Sunday, August 14, 2016

The Nature of Clouds...

Blood rushing in my eardrums, sweat pouring down my face, and slightly out of breath, I stood on top of the mountain and took in the view.  Stretching out before me like rumpled blankets, the distant mountains seemed almost fuzzy.  I knew somewhere in the back of my mind that what looked like plush flocking was actually the canopy of innumerable trees.  I knew that if I had been standing next to any one of them, the tree would have been much taller and more imposing than me.  But from here, it was just a small, distant thing.  It was a tiny dot of green amongst a rolling ocean of the color.

It's all a matter of perspective.

Tucked under a stack of books, I found an old journal.  As soon as I picked it up, I knew exactly what it was.  I had spent hours scribbling in it.  The feel of it in my hands was so familiar.  I found one entry where I had pressed the pen so hard into the paper, I was surprised I hadn't punctured the page with my letters.  I ran my fingers over the deep grooves and recalled without having to read what I wrote what troubled me.  At the time, it seemed so monumental.  I remember how angry and sad I was and how it seemed like I would never feel anything but that.  And now... it was just a small, distant thing.  Had I not come across the journal, I doubt I would have even thought of what once made me so intensely overwhelmed.

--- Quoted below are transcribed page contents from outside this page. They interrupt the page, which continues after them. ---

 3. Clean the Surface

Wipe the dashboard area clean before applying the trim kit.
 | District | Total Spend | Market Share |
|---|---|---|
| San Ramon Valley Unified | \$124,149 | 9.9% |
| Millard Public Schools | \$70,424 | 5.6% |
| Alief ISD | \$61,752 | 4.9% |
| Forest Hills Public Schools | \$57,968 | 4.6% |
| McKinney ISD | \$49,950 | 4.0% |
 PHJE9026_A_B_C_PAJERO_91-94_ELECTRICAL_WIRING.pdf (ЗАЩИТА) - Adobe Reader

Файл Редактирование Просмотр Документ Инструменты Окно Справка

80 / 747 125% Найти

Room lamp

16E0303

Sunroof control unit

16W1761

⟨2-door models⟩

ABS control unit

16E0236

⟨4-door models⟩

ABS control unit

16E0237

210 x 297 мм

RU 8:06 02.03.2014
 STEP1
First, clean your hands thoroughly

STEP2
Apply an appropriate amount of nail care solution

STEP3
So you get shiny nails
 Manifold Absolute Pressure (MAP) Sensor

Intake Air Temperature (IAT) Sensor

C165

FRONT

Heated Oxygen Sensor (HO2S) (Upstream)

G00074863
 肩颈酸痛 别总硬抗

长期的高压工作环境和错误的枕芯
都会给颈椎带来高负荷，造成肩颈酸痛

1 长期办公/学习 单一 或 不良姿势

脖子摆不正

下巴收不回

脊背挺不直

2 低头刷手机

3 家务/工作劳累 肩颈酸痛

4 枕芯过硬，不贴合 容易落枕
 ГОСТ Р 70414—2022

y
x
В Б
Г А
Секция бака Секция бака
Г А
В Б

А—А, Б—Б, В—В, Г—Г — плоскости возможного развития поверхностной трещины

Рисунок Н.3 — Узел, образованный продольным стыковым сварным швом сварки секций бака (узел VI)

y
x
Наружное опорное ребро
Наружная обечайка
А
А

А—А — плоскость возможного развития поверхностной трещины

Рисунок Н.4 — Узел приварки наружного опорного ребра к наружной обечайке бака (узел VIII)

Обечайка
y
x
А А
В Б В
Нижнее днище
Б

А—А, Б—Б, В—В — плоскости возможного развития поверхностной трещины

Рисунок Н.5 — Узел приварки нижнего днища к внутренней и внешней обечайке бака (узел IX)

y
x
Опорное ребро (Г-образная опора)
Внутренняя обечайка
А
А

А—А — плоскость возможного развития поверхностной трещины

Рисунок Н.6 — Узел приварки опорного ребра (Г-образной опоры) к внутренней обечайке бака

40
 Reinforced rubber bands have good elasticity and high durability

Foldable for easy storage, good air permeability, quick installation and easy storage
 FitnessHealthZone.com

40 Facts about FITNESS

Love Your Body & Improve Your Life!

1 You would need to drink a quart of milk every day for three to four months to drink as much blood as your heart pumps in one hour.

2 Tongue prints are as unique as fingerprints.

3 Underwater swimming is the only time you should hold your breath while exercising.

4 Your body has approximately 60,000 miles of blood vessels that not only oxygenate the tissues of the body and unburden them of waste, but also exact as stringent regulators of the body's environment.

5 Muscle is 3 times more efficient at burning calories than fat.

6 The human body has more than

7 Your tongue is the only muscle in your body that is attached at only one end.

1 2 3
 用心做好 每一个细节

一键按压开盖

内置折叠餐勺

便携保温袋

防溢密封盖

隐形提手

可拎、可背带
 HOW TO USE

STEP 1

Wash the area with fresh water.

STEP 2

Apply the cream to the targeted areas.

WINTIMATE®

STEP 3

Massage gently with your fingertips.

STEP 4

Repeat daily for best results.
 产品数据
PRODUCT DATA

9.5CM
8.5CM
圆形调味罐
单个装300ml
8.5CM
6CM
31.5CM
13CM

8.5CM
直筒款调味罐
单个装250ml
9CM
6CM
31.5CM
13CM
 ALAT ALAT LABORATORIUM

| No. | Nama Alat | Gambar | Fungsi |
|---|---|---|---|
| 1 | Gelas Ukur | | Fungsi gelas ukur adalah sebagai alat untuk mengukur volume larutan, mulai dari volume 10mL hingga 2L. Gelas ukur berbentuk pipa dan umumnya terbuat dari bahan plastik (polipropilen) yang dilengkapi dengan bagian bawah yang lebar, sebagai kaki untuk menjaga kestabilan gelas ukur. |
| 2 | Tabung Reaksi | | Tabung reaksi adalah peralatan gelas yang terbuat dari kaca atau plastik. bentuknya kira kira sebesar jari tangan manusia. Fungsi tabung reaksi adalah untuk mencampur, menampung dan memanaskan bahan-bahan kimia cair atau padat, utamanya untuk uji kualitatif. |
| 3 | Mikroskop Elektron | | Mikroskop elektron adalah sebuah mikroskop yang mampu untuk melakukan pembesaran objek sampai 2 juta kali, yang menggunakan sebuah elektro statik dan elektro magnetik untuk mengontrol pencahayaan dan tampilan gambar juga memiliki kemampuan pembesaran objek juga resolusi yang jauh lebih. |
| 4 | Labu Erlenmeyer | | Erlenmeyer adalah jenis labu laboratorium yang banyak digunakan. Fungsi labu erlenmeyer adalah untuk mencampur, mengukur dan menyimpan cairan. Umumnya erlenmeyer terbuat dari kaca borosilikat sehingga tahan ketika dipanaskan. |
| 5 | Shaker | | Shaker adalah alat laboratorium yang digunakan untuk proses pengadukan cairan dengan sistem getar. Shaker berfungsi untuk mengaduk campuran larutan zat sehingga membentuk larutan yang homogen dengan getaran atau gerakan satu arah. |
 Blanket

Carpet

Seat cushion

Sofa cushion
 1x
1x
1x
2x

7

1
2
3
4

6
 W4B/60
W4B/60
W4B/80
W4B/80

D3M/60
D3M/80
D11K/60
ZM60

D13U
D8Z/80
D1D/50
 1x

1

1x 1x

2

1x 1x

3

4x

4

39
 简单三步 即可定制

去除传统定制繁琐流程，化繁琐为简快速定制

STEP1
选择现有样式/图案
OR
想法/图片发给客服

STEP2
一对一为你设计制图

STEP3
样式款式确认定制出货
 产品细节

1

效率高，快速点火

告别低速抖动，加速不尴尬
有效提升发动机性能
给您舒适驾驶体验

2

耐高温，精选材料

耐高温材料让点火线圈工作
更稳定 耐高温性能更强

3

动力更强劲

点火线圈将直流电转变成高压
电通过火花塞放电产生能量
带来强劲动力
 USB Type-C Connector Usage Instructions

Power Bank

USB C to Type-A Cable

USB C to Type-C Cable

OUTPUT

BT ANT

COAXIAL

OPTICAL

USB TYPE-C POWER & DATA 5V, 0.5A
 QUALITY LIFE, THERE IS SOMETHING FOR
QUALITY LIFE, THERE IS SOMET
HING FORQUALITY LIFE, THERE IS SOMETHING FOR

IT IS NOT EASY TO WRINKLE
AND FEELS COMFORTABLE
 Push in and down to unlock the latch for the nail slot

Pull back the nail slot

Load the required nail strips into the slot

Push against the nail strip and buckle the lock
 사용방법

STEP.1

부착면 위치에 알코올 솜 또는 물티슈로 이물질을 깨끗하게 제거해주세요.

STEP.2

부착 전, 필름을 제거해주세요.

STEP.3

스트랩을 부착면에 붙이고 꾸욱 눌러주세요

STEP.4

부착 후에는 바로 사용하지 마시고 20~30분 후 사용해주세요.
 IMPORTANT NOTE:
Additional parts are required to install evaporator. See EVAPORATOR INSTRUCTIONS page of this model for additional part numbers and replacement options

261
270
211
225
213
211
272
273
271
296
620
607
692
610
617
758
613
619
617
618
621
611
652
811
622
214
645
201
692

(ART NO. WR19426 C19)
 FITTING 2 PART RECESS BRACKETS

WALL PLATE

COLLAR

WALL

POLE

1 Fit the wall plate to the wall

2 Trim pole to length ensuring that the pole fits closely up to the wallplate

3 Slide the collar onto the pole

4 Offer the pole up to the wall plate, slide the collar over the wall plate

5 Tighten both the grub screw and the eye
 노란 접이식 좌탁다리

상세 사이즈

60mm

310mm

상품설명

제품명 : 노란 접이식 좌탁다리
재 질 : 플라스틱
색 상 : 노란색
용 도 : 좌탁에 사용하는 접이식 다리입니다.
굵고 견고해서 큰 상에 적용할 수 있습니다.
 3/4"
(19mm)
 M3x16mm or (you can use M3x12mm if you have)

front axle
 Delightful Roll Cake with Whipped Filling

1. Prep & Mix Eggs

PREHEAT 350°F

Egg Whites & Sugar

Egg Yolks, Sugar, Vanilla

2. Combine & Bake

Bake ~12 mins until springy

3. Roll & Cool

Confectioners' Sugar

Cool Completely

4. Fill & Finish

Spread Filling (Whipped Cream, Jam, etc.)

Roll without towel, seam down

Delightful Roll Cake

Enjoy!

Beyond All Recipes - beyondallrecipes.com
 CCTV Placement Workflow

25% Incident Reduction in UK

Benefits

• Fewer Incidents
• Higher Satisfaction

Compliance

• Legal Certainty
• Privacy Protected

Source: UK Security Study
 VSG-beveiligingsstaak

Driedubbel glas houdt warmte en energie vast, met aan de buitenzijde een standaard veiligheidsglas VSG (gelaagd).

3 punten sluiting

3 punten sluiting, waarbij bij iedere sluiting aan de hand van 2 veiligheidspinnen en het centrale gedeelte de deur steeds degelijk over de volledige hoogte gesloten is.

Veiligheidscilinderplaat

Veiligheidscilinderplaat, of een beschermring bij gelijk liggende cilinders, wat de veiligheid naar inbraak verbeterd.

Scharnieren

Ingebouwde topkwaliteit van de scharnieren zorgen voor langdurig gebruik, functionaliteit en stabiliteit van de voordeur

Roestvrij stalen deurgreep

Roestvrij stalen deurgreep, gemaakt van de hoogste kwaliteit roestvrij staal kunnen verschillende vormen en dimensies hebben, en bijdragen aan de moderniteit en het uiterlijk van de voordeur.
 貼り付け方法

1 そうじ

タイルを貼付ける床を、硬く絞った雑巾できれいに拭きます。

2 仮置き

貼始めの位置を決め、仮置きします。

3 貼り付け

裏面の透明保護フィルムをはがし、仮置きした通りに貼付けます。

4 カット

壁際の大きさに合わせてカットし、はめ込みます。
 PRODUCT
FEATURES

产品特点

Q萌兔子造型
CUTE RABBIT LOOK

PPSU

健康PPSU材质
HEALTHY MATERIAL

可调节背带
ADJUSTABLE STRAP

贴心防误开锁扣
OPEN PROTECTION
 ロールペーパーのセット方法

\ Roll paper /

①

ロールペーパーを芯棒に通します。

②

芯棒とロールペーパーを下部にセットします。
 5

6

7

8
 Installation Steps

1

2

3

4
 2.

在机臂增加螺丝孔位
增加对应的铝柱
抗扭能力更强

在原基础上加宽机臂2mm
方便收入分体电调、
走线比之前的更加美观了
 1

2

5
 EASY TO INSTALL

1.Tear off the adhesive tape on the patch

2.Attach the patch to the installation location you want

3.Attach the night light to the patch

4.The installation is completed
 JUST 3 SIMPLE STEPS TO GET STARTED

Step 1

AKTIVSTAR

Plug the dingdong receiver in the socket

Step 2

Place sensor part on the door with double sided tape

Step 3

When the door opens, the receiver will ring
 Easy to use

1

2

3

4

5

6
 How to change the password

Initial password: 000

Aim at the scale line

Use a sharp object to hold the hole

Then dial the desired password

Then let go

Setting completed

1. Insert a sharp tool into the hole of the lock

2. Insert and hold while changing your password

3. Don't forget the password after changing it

It's all a matter of perspective.

Whenever I am upset or perplexed with how I am going to handle a situation, I try to remember that slightly lightheaded feeling of standing on top of that mountain.  I try to remember the sky, so vast and seemingly endless, and how it spread out above me and outward.  Light filtered through the fast-moving, masses of fluff.  The clouds arrange themselves in a morphing picture.  One minute I can make out a face in the clouds... the next, an elephant.  Up so high, it's almost as though I can reach out and touch one and run my fingers though it, shaping it and forming it.  I try to imagine my problem as a bug.  It is a bug on a leaf, on a tree, surrounded by other trees, surrounded by more trees, on a mountain, surrounded by other mountains.  The bug is there... to be certain... but it is so small in comparison.  We can spread our arms heavenward, or stare at the mosquito.  I choose to think on the nature of clouds.